Wednesday, February 14, 2007

about love poems

Throughout the vast works of literature, undoubtedly a majority of them are devoted to, in some manner, the subject of love. Why? Because love is the all-powerful force. In it's many forms, it compels us to do things we would never do otherwise. Sometimes this is good. Sometimes this is bad. It always makes for a good story. The poets, those troubadors of love, have spent countless hours attempting to describe the feelings evoked in one being by another. And while love of family and friends is most certainly worth celebrating, today we are concerned with the more romantic version of the phenomenon.

W.B. Yeats is eloquent on the subject of unrequited and lost loves. Below, A Drinking Song, paints such a poignant picture.
Yeats is brilliant; here is a story in the poem neatly folded into six lines. You want to sit down next to him on the barstool and ask him what it is. Except we've already experienced it in our early twenties.
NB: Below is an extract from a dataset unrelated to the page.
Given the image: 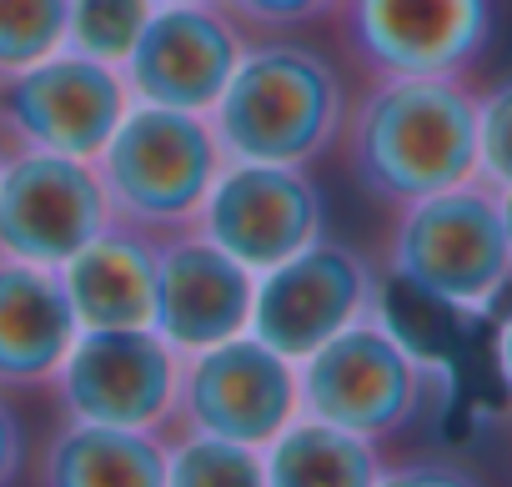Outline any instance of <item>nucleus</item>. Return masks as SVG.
Wrapping results in <instances>:
<instances>
[{"mask_svg": "<svg viewBox=\"0 0 512 487\" xmlns=\"http://www.w3.org/2000/svg\"><path fill=\"white\" fill-rule=\"evenodd\" d=\"M357 186L382 206H412L477 176V96L462 76H382L342 121Z\"/></svg>", "mask_w": 512, "mask_h": 487, "instance_id": "f257e3e1", "label": "nucleus"}, {"mask_svg": "<svg viewBox=\"0 0 512 487\" xmlns=\"http://www.w3.org/2000/svg\"><path fill=\"white\" fill-rule=\"evenodd\" d=\"M206 121L226 161L307 166L342 141L347 86L317 46L262 41L241 51Z\"/></svg>", "mask_w": 512, "mask_h": 487, "instance_id": "f03ea898", "label": "nucleus"}, {"mask_svg": "<svg viewBox=\"0 0 512 487\" xmlns=\"http://www.w3.org/2000/svg\"><path fill=\"white\" fill-rule=\"evenodd\" d=\"M111 201V221L136 231H186L226 166L216 131L196 111L131 101L101 156L91 161Z\"/></svg>", "mask_w": 512, "mask_h": 487, "instance_id": "7ed1b4c3", "label": "nucleus"}, {"mask_svg": "<svg viewBox=\"0 0 512 487\" xmlns=\"http://www.w3.org/2000/svg\"><path fill=\"white\" fill-rule=\"evenodd\" d=\"M387 272L442 307L487 312L512 282L497 186L472 176L462 186L397 206L387 236Z\"/></svg>", "mask_w": 512, "mask_h": 487, "instance_id": "20e7f679", "label": "nucleus"}, {"mask_svg": "<svg viewBox=\"0 0 512 487\" xmlns=\"http://www.w3.org/2000/svg\"><path fill=\"white\" fill-rule=\"evenodd\" d=\"M432 382L437 372L387 322L362 317L297 362V412L377 442L422 417Z\"/></svg>", "mask_w": 512, "mask_h": 487, "instance_id": "39448f33", "label": "nucleus"}, {"mask_svg": "<svg viewBox=\"0 0 512 487\" xmlns=\"http://www.w3.org/2000/svg\"><path fill=\"white\" fill-rule=\"evenodd\" d=\"M126 111H131L126 76L66 46L0 76V136L16 151L96 161Z\"/></svg>", "mask_w": 512, "mask_h": 487, "instance_id": "423d86ee", "label": "nucleus"}, {"mask_svg": "<svg viewBox=\"0 0 512 487\" xmlns=\"http://www.w3.org/2000/svg\"><path fill=\"white\" fill-rule=\"evenodd\" d=\"M51 382L71 422L156 432L176 407L181 352L156 327H81Z\"/></svg>", "mask_w": 512, "mask_h": 487, "instance_id": "0eeeda50", "label": "nucleus"}, {"mask_svg": "<svg viewBox=\"0 0 512 487\" xmlns=\"http://www.w3.org/2000/svg\"><path fill=\"white\" fill-rule=\"evenodd\" d=\"M352 61L382 76H467L497 26L492 0H337Z\"/></svg>", "mask_w": 512, "mask_h": 487, "instance_id": "6e6552de", "label": "nucleus"}, {"mask_svg": "<svg viewBox=\"0 0 512 487\" xmlns=\"http://www.w3.org/2000/svg\"><path fill=\"white\" fill-rule=\"evenodd\" d=\"M171 417L186 432L267 447L297 417V362L251 332L186 352Z\"/></svg>", "mask_w": 512, "mask_h": 487, "instance_id": "1a4fd4ad", "label": "nucleus"}, {"mask_svg": "<svg viewBox=\"0 0 512 487\" xmlns=\"http://www.w3.org/2000/svg\"><path fill=\"white\" fill-rule=\"evenodd\" d=\"M377 297L372 262L347 241L317 236L312 247L292 252L287 262L256 272L251 292V337H262L287 362H302L342 327L362 322Z\"/></svg>", "mask_w": 512, "mask_h": 487, "instance_id": "9d476101", "label": "nucleus"}, {"mask_svg": "<svg viewBox=\"0 0 512 487\" xmlns=\"http://www.w3.org/2000/svg\"><path fill=\"white\" fill-rule=\"evenodd\" d=\"M327 226L317 181L302 166L226 161L196 211V231L246 272H267L292 252L312 247Z\"/></svg>", "mask_w": 512, "mask_h": 487, "instance_id": "9b49d317", "label": "nucleus"}, {"mask_svg": "<svg viewBox=\"0 0 512 487\" xmlns=\"http://www.w3.org/2000/svg\"><path fill=\"white\" fill-rule=\"evenodd\" d=\"M111 226V201L91 161L51 151L0 156V257L66 267Z\"/></svg>", "mask_w": 512, "mask_h": 487, "instance_id": "f8f14e48", "label": "nucleus"}, {"mask_svg": "<svg viewBox=\"0 0 512 487\" xmlns=\"http://www.w3.org/2000/svg\"><path fill=\"white\" fill-rule=\"evenodd\" d=\"M241 51H246L241 21L221 0H206V6H156L131 56L121 61V76H126L131 101L206 116L221 86L231 81Z\"/></svg>", "mask_w": 512, "mask_h": 487, "instance_id": "ddd939ff", "label": "nucleus"}, {"mask_svg": "<svg viewBox=\"0 0 512 487\" xmlns=\"http://www.w3.org/2000/svg\"><path fill=\"white\" fill-rule=\"evenodd\" d=\"M251 292H256V272H246L201 231H176L156 241L151 327L181 357L241 337L251 327Z\"/></svg>", "mask_w": 512, "mask_h": 487, "instance_id": "4468645a", "label": "nucleus"}, {"mask_svg": "<svg viewBox=\"0 0 512 487\" xmlns=\"http://www.w3.org/2000/svg\"><path fill=\"white\" fill-rule=\"evenodd\" d=\"M76 332L81 327L56 267L0 257V392L51 382Z\"/></svg>", "mask_w": 512, "mask_h": 487, "instance_id": "2eb2a0df", "label": "nucleus"}, {"mask_svg": "<svg viewBox=\"0 0 512 487\" xmlns=\"http://www.w3.org/2000/svg\"><path fill=\"white\" fill-rule=\"evenodd\" d=\"M76 327H151L156 302V241L111 221L96 241L61 267Z\"/></svg>", "mask_w": 512, "mask_h": 487, "instance_id": "dca6fc26", "label": "nucleus"}, {"mask_svg": "<svg viewBox=\"0 0 512 487\" xmlns=\"http://www.w3.org/2000/svg\"><path fill=\"white\" fill-rule=\"evenodd\" d=\"M41 487H166V442L156 432L66 422L41 457Z\"/></svg>", "mask_w": 512, "mask_h": 487, "instance_id": "f3484780", "label": "nucleus"}, {"mask_svg": "<svg viewBox=\"0 0 512 487\" xmlns=\"http://www.w3.org/2000/svg\"><path fill=\"white\" fill-rule=\"evenodd\" d=\"M267 487H377L382 457L367 437L317 417H292L262 447Z\"/></svg>", "mask_w": 512, "mask_h": 487, "instance_id": "a211bd4d", "label": "nucleus"}, {"mask_svg": "<svg viewBox=\"0 0 512 487\" xmlns=\"http://www.w3.org/2000/svg\"><path fill=\"white\" fill-rule=\"evenodd\" d=\"M166 487H267L262 447L186 432L166 447Z\"/></svg>", "mask_w": 512, "mask_h": 487, "instance_id": "6ab92c4d", "label": "nucleus"}, {"mask_svg": "<svg viewBox=\"0 0 512 487\" xmlns=\"http://www.w3.org/2000/svg\"><path fill=\"white\" fill-rule=\"evenodd\" d=\"M156 0H71L66 11V51L106 61L121 71L141 26L151 21Z\"/></svg>", "mask_w": 512, "mask_h": 487, "instance_id": "aec40b11", "label": "nucleus"}, {"mask_svg": "<svg viewBox=\"0 0 512 487\" xmlns=\"http://www.w3.org/2000/svg\"><path fill=\"white\" fill-rule=\"evenodd\" d=\"M71 0H0V76L66 46Z\"/></svg>", "mask_w": 512, "mask_h": 487, "instance_id": "412c9836", "label": "nucleus"}, {"mask_svg": "<svg viewBox=\"0 0 512 487\" xmlns=\"http://www.w3.org/2000/svg\"><path fill=\"white\" fill-rule=\"evenodd\" d=\"M477 176L512 186V76L477 96Z\"/></svg>", "mask_w": 512, "mask_h": 487, "instance_id": "4be33fe9", "label": "nucleus"}, {"mask_svg": "<svg viewBox=\"0 0 512 487\" xmlns=\"http://www.w3.org/2000/svg\"><path fill=\"white\" fill-rule=\"evenodd\" d=\"M221 6L256 31H297L312 21H327L337 11V0H221Z\"/></svg>", "mask_w": 512, "mask_h": 487, "instance_id": "5701e85b", "label": "nucleus"}, {"mask_svg": "<svg viewBox=\"0 0 512 487\" xmlns=\"http://www.w3.org/2000/svg\"><path fill=\"white\" fill-rule=\"evenodd\" d=\"M377 487H482V477L447 457H417L402 467H382Z\"/></svg>", "mask_w": 512, "mask_h": 487, "instance_id": "b1692460", "label": "nucleus"}, {"mask_svg": "<svg viewBox=\"0 0 512 487\" xmlns=\"http://www.w3.org/2000/svg\"><path fill=\"white\" fill-rule=\"evenodd\" d=\"M21 462H26V432H21V417L11 412V402L0 397V487H11L21 477Z\"/></svg>", "mask_w": 512, "mask_h": 487, "instance_id": "393cba45", "label": "nucleus"}, {"mask_svg": "<svg viewBox=\"0 0 512 487\" xmlns=\"http://www.w3.org/2000/svg\"><path fill=\"white\" fill-rule=\"evenodd\" d=\"M497 367H502V382H507V392H512V312H507V322H502V332H497Z\"/></svg>", "mask_w": 512, "mask_h": 487, "instance_id": "a878e982", "label": "nucleus"}, {"mask_svg": "<svg viewBox=\"0 0 512 487\" xmlns=\"http://www.w3.org/2000/svg\"><path fill=\"white\" fill-rule=\"evenodd\" d=\"M497 216H502V236H507V252H512V186H497Z\"/></svg>", "mask_w": 512, "mask_h": 487, "instance_id": "bb28decb", "label": "nucleus"}, {"mask_svg": "<svg viewBox=\"0 0 512 487\" xmlns=\"http://www.w3.org/2000/svg\"><path fill=\"white\" fill-rule=\"evenodd\" d=\"M156 6H206V0H156Z\"/></svg>", "mask_w": 512, "mask_h": 487, "instance_id": "cd10ccee", "label": "nucleus"}, {"mask_svg": "<svg viewBox=\"0 0 512 487\" xmlns=\"http://www.w3.org/2000/svg\"><path fill=\"white\" fill-rule=\"evenodd\" d=\"M0 156H6V151H0Z\"/></svg>", "mask_w": 512, "mask_h": 487, "instance_id": "c85d7f7f", "label": "nucleus"}]
</instances>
Even if you didn't spend any time physically in taverns or bars, this poem will let you know that at least emotionally, you were there.

Wine comes in at the mouth
And love comes in at the eye;
That's all we shall know for truth
Before we grow old and die.
I lift the glass to my mouth,
I look at you, and I sigh.

And then there is the
one that got away; the betrayal, real or imagined - it hurts either way. Yeats has something for this, too.

Others because you did not keep
That deep-sworn vow have been friends of mine;
Yet always when I look death in the face,
When I clamber to the heights of sleep,
Or when I grow excited with wine,
Suddenly, I meet your face.

We move then to the euphoria of infatuation much of which has found its way onto the radio in the form of pop music. And the depth of the infatuation is only rivaled by that of the lyrics themselves. I will forebear and not share any of those with you today.


Even when things do work out, don't suppose that the courtship has been without it's own amount of drama.
My own happily-ever-after had it's share of ups and downs, which led to many journal entries, though not quite as pathetic as the many written by my eighteen year-old self. Seven years will do wonders for one's philosphical and dramatic nature. But despite Marianne Dashwood's own propensity for drama she was right about Shakespeare's 116th sonnet. It's a good guide for what true love ought to be.

Let me not to the marriage of true minds
Admit impediments. Love is not love
Which alters when it alteration finds [...]

Love's not Time's fool, though rosy lips and cheeks
Within his bending sickle's compass come;
Love alters not with his brief hours and weeks,
But bears it out even to the edge of doom [...]

My own true love is out testing the wintery roads of our Valentine's Day. We've had some snow and freezing rain and he is driving to the grocery store for me. I like to think that ours, indeed, is a marriage of true minds, and not just of bodies, as many marriages have been and will ever be. I delight to be in his company, to hear what he has to say, to learn of his sorrows and share in his joys. And for the most part, the reason I actually like Valentine's Day is because there is an "us". Until there was an "us", I didn't think it was all that great.

Real love poems are hard to write. I don't just mean the basic love poem, I mean poems about real love. Getting the right words to describe something that has moved beyond most of the drama and settled into a space that exists past infatuation and the like isn't easy. I won't share my own attempts here, but instead leave you with two poems from W.S. Merwin.

I have watched your smile in your sleep
and I know it is the boat
in which my sun rides under the earth
all night on the wave of your breath
no wonder the days grow short
and waking without you
is the beginning of winter
-from Kore, in The Carrier of Ladders

In each world they may put us
farther apart
do not die
as this world is made I might
live forever.
- Do Not Die, from Flower and Hand

1 comment:

  1. Allysha,
    I loved this post. You made me laugh with your crack about pop music--I'd love to hear what you have to say about it someday.

    116 is my very very favorite. I hooked Fred onto Shakespeare's sonnets with that one. I just love it.

    You have such a way with words. What an appropriate post for V-Day.